Louis Lafortune from Paysage Solidaire, a community based greening project in Montréal, and Manitoba’s head chef Simon Mathys inspect the latest harvest of heirloom beets.Photo: Arrivage.
Arrivage

To build the network, Renouf first approached vendors who were already delivering to Montréal. Now, with at least 70 chefs and more than 200 producers using the app, shared transport is on the table. “From the beginning we knew that would be necessary,” says Renouf, adding other improvements and expansion plans are in the works. Currently, a pilot program is testing the feasibility of delivering to grocery stores.

For now, suppliers still deliver directly to chefs. “Our bread guy comes on his bike; it’s so cool,” says Kamille Farrell, sous chef at Clairon, a contemporary Québecois restaurant in Plateau that opened last year. Farrell and head chef Maxime Descôteaux have used the app to procure everything from sea buckthorn from Ferme Les Petites Écores, to black walnuts and Gorria pepper from Au Fil du Vent. “It’s fun to just be able to browse and say, ‘Oh, what’s this? Alight, let’s try to make something out of it,’” says Descôteaux. Huitlacoche, a truffle-like fungus that grows on corn, is one such discovery he’s keen to experiment with.

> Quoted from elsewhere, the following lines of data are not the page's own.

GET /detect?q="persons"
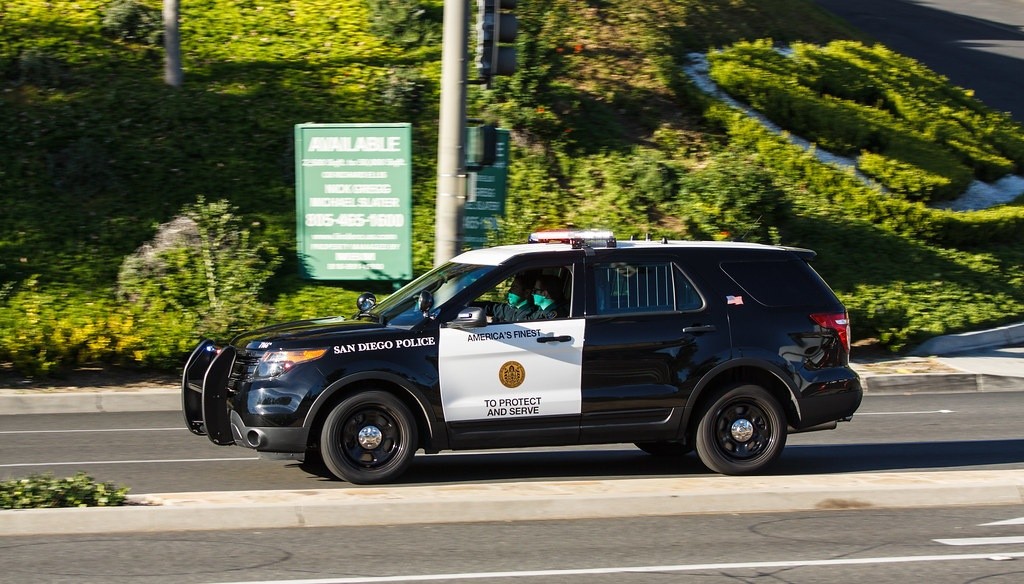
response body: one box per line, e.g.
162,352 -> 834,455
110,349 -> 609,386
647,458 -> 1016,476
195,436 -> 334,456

Sous chef Kamille Farrell and head chef Maxime Descôteaux of Clairon. Montréal, Quebec, Canada. Photo: Katie Sehl.
Katie Sehl

Working with Arrivage inspired Simon Mathys, head chef of Manitoba, an acclaimed New Canadian restaurant in Mile Ex, to bring his team on an excursion to Trésors du Fleuve to learn how to wrangle eel in Rivière-Ouelle’s dark, cold waters. “When you see Simon Beaulieu, the fisherman, go out in cold water up to his waist at 2 a.m. because it’s low tide, you respect the product after that,” he says.

Mathys has also sponsored the native American Arikara Sunflower this summer as part of Arrivage’s second annual Seed Guardian program, which aims to revive the biodiversity of indigenous plants in the province. This year the initiative has partnered more than 50 seed patrons with farmers in order to mitigate the risk of growing a lesser-known crop. In other words, it switches supply with demand.

Currently on the menu at Clairon, Buffalo Mozzarella, supplied by Élevage Buffalo Maciocia, with fried potatoes and blackened leek, garnished with black walnuts from Au Fil du Vent and fresh basil.Photo: Katie Sehl.
Katie Sehl

Renouf, a French ex-pat, and many of the chefs involved hope the project will cultivate deeper appreciation for provenance and terroir in Quebec. “We want people to discover their own terroir,” says Descôteaux. “To discover what the ground, the soil, has to offer here.” As Mathys notes, “It gives you an identity.”